[Verilen görev A] Kayıtlarda "Dear assistant, the user would like the helmets" ifadesini içeren satırdan başlayıp "[662,218,681,229]" ifadesini içeren satırda biten bölümü düzenleyin. "gloves" yerine "mittens" yazın, gerisini olduğu gibi bırakın.

[Seçilen metin]
------------------------------------------------

Altın Madenciliği-Doğal Afetler ve Çanakkale’nin Suyu

Bu makalede, Kazdağları bölgesindeki madencilik faaliyetlerinin, bazı doğal afetlerin de tetikleyici etkisiyle nasıl kontrol edilemez boyutlara ulaşan çevresel felaketlere, yıkımlara yol açacağına bir göz atacağız.

Bilindiği üzere Biga yarımadası ve özel olarak da Kazdağları bölgesi son yıllarda yoğun olarak maden arama faaliyetlerine açılmış bulunmaktadır.   Bugün bölgede, maden arama ruhsatı verilmemiş bir karış yer neredeyse kalmamıştır.  Bölge son yıllarda yoğun olarak çokuluslu Batılı yayılmacı ülkelerden gelen madencilik şirketlerinin sondajlı arama faaliyetlerine sahne olmaktadır.  Öncelikli olarak altın ve bakır cevherleşmeleri aramak üzere sondajlar yapılmaktadır.  Daha henüz işletme evresine bile geçmeden, açılan binlerce derin maden arama sondajlarıyla yeraltı su hazneleri (akifer) delik deşik edilmiş, kötü sular tatlı sulara karıştırılmış, yüzlerce binlerce yıldır akmakta olan pınarlar kurumaya başlamış, bazı pınarlardan bulanık, beyaz köpüklü (polimer) ve gres yağlı sular akmağa başlamıştır.  Ormanlık alanlar içerisine açılan pek çok sondaj yolu ve sondaj yeri hazırlama kazılarıyla dağ yamaçlarının bitki örtüsü sıyrılmış, binlerce ağaç kesilmiş ve zemin hızla erozyona açık bir duruma getirilmiştir.

Söz konusu yabancı şirketler içerisinde özellikle Kanada’lı Alamos Gold madencilik şirketinin Çan-Kirazlı köyü yakınlarındaki altın arama faaliyetleri tehlikenin yakınlığı bakımından öncelik arzetmektedir.  Doğu Biga Madencilik Şirketi adındaki yerli paravan şirketin arkasına gizlenmiş olan Alamos Gold şirketi Kirazlı yakınlarında yoğun bir sondaj faaliyeti yürütmektedir.  Kamuoyuna sızan bilgilere göre şirket 2013 yılında aynı yerde bir altın madeni işletmesi kurmaya hazırlanmaktadır.  Bu işletmenin yeri, Çanakkale’nin su ihtiyacını sağlayan Atikhisar Barajının 13 kilometre kadar yukarısında olacaktır. Toronto Borsasına bildirilen arama raporlarına göre bu madenden çıkartılacak olan altın cevheri (altın içeren kaya) miktarı 29 milyon ton kadardır.  Bu kadar cevheri çıkartabilmek için en az o kadarda örtü kaya kazılıp yeryüzüne yığılacaktır.  Kısaca, orta büyüklükde bir altın madeni işletmesi sayılabilecek Kirazlı madeninde en az 60 milyon ton kadar kaya kazısı yapılacaktır.

------------------------------------------------

[Bir koleksiyondan alınmış kayıtlar]
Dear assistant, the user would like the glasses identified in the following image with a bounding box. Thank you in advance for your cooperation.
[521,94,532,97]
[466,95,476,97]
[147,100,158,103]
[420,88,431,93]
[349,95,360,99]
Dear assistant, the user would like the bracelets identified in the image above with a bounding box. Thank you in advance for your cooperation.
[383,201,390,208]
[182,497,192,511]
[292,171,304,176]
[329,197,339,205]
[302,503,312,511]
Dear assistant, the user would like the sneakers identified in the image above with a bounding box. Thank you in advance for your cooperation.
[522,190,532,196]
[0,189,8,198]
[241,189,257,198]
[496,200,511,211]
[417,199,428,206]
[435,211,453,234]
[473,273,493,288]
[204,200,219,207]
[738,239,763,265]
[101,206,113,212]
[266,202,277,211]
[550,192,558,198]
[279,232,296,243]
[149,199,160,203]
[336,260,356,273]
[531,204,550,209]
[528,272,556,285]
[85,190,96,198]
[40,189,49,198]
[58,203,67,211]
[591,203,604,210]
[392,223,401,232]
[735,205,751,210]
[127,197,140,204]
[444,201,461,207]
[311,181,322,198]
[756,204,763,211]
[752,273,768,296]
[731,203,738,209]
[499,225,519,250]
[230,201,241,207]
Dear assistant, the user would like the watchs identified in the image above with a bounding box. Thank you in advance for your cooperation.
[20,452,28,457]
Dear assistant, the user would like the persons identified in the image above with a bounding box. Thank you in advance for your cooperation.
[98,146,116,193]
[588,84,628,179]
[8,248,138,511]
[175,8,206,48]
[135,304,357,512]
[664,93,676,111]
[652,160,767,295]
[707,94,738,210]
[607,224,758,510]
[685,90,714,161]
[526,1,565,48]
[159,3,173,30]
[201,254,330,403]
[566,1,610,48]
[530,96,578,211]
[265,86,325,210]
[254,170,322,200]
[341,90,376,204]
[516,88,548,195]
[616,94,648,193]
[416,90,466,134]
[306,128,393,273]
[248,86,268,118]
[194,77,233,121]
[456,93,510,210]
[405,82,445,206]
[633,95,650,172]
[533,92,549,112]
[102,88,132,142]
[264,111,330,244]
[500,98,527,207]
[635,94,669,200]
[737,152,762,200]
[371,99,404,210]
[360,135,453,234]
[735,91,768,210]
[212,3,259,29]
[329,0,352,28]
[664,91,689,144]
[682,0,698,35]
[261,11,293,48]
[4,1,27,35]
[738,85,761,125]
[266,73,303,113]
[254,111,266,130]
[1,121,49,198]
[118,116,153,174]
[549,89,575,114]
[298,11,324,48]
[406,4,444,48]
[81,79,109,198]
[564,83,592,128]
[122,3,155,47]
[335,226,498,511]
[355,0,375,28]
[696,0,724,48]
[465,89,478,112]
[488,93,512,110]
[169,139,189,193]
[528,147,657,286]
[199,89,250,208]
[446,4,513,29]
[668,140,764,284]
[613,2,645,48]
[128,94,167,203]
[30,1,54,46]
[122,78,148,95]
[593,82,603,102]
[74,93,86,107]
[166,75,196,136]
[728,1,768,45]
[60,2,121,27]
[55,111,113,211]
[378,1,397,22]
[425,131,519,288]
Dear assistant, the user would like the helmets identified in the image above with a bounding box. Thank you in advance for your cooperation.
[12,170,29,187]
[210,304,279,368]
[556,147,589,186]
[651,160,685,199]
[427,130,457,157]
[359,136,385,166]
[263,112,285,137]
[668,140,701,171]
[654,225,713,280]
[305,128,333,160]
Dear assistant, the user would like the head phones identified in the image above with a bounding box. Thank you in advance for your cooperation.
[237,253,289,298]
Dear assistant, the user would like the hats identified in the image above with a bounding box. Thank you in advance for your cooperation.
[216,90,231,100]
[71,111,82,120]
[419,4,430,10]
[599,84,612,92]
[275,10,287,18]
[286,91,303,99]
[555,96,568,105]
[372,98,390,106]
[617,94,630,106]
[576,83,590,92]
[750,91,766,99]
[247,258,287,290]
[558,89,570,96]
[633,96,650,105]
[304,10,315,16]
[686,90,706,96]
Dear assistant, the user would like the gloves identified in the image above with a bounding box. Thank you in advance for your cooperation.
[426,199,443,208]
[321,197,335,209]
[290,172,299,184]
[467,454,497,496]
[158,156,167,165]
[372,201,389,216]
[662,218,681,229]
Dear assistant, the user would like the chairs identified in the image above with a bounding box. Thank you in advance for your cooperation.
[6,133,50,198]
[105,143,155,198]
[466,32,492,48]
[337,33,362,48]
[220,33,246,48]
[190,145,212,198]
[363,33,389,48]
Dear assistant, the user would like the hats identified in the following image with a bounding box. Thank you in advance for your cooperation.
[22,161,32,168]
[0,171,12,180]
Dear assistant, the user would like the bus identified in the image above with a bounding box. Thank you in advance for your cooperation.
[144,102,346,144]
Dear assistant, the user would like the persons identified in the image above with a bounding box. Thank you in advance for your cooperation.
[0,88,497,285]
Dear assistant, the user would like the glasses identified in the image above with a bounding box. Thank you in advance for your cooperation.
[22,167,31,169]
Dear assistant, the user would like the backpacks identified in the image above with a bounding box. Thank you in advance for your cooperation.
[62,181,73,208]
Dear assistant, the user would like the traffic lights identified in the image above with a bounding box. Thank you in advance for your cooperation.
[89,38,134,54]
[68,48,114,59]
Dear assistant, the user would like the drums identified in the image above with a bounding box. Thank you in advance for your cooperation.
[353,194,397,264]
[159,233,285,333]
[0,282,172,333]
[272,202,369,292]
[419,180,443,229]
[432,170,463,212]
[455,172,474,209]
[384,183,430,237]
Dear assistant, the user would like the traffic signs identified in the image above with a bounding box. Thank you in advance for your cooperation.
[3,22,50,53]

------------------------------------------------

[Verilen görev B] Kazdağları'ndaki altın madenciliğini anlatan metni kaldığı yerden sürdürün.

[Yanıt A]
Dear assistant, the user would like the helmets identified in the image above with a bounding box. Thank you in advance for your cooperation.
[12,170,29,187]
[210,304,279,368]
[556,147,589,186]
[651,160,685,199]
[427,130,457,157]
[359,136,385,166]
[263,112,285,137]
[668,140,701,171]
[654,225,713,280]
[305,128,333,160]
Dear assistant, the user would like the head phones identified in the image above with a bounding box. Thank you in advance for your cooperation.
[237,253,289,298]
Dear assistant, the user would like the hats identified in the image above with a bounding box. Thank you in advance for your cooperation.
[216,90,231,100]
[71,111,82,120]
[419,4,430,10]
[599,84,612,92]
[275,10,287,18]
[286,91,303,99]
[555,96,568,105]
[372,98,390,106]
[617,94,630,106]
[576,83,590,92]
[750,91,766,99]
[247,258,287,290]
[558,89,570,96]
[633,96,650,105]
[304,10,315,16]
[686,90,706,96]
Dear assistant, the user would like the mittens identified in the image above with a bounding box. Thank you in advance for your cooperation.
[426,199,443,208]
[321,197,335,209]
[290,172,299,184]
[467,454,497,496]
[158,156,167,165]
[372,201,389,216]
[662,218,681,229]

[Yanıt B]
Alamos Gold şirketinin kendi yazdırdığı ÇED raporunda zehirli ağır metallerin her birinin cevher içerisindeki  oranları bir tablo halinde verilmektedir (1). Çıkartılıp işlenecek olan cevher miktarı 29 milyon ton olduğuna göre basit bir hesaplamayla doğaya salınacak her bir ağır metalin toplam miktarını hesaplamak kolaydır.  Hesaplamalara göre Kirazlı altın cevheri içerisinde çok fazla miktarda zehirli ağır metal olduğu görülmektedir.  Seçilen iki önemli zehirli metalin sayısal miktarı aşağıda verilmiştir:

Arsenik: 17 000 ton
Kurşun: 14 355 ton

Diğer taraftan maden işletmesinde her bir ton altın cevherini işlemek için 2 kilogram kadar siyanür gerektiğine göre, işletme ömrü boyunca toplam 58 000 ton siyanür kullanılacaktır.

Kazdağları bölgesinde daha onlarca madencilik projesi yoldadır. Bunlardan bazıları Kirazlı madeninden çok daha büyüktür. Örneğin, Kanada’lı Pilot Gold (yerli paravan Truva Bakır) şirketine ait Bayramiç-Halilağa köyü yakınlarında açılacak olan altın-bakır madenindeki kazı miktarı, Kirazlı madeninin on katından daha fazla olacaktır. Ayrıca, ileriki yıllarda devam edecek olan aramalar sonucu bulunacak ek cevherleşmelerle işletme kapasiteleri gün geçtikce büyütülecektir.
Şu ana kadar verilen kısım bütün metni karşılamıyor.